So Zara is a sable! I didn't know that, I hope she keeps the black on her face
View attachment 8564


----------



## Wicked Pixie (Oct 14, 2011)

It is interesting that Toby was so clearly sable even as a puppy. He and Bambi are pretty much the same colour as adults, but when she was a puppy she was a clear fawn with a black mask. All the dark hairs in her coat appeared gradually, and her base colour has darkened from fawn more towards red now.


----------



## pupluv168 (Mar 7, 2012)

Wicked Pixie said:


> It is interesting that Toby was so clearly sable even as a puppy. He and Bambi are pretty much the same colour as adults, but when she was a puppy she was a clear fawn with a black mask. All the dark hairs in her coat appeared gradually, and her base colour has darkened from fawn more towards red now.


Yeah, I think his coloring was more defined as a puppy than now. I definitely knew he was sable right away from the first pictures. 


Sent from my iPhone using Petguide.com App


----------



## charchi (Apr 17, 2012)

Hi guy,s just wanted to say there all such cuties, some of them have some really cute outfits on too.Zorana, i love Leo,s harness and would love to buy 1 like this. Would you mind telling me where you bought it please, very cute. also his little striped t/shirt is georgous to. Toby has an adorable little shirt on as well. We are all sooo lucky to have these little guy,s dont you think?


----------



## roxysmum (Sep 5, 2012)

Roxy's changed loads. She doesn't even look like the same dog. 
This is Roxy at 7 weeks
View attachment 8565

And now at almost 5 months with her lil sister
View attachment 8568


----------



## Evelyn<3Romeo (May 7, 2012)

great thread!! I'm told romeo was pure white as a puppy, now he's gone a pale blonde along his back and tail, his colour gets lighter towards his feet and nose  x


----------



## heartagram (Aug 4, 2012)

Oh roxy is lovely! I like the colour of her little sister.

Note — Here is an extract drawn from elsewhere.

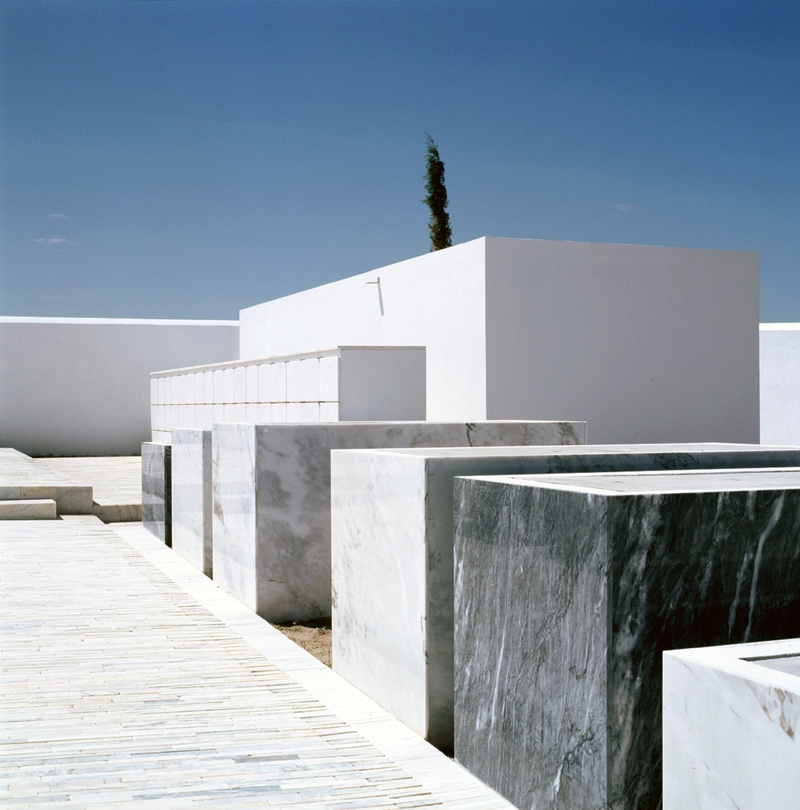 05_dn_cemetery-2 © Dora Nogueira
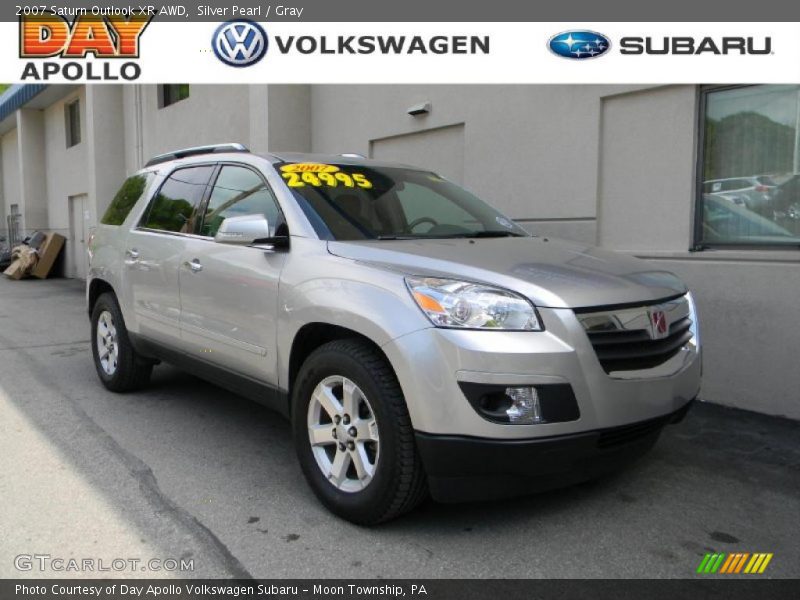 Silver Pearl / Gray 2007 Saturn Outlook XR AWD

Does anyone know what colour this chi would be considered, is it called a wolf sable? or anything particular? I love that black/grey mix look.


----------



## Zorana1125 (Oct 24, 2010)

ozziegirl said:


> Hi guy,s just wanted to say there all such cuties, some of them have some really cute outfits on too.Zorana, i love Leo,s harness and would love to buy 1 like this. Would you mind telling me where you bought it please, very cute. also his little striped t/shirt is georgous to. Toby has an adorable little shirt on as well. We are all sooo lucky to have these little guy,s dont you think?


Thank you! It's called a buddy belt and they are made in Canada. It's a really great harness and has become quite a hit on this forum too.
Where are you located? I bought mine online and a few from a local boutique. If you decide to get one and need help with sizing, let me know! 


Sent from my iPhone using Petguide.com Free App


----------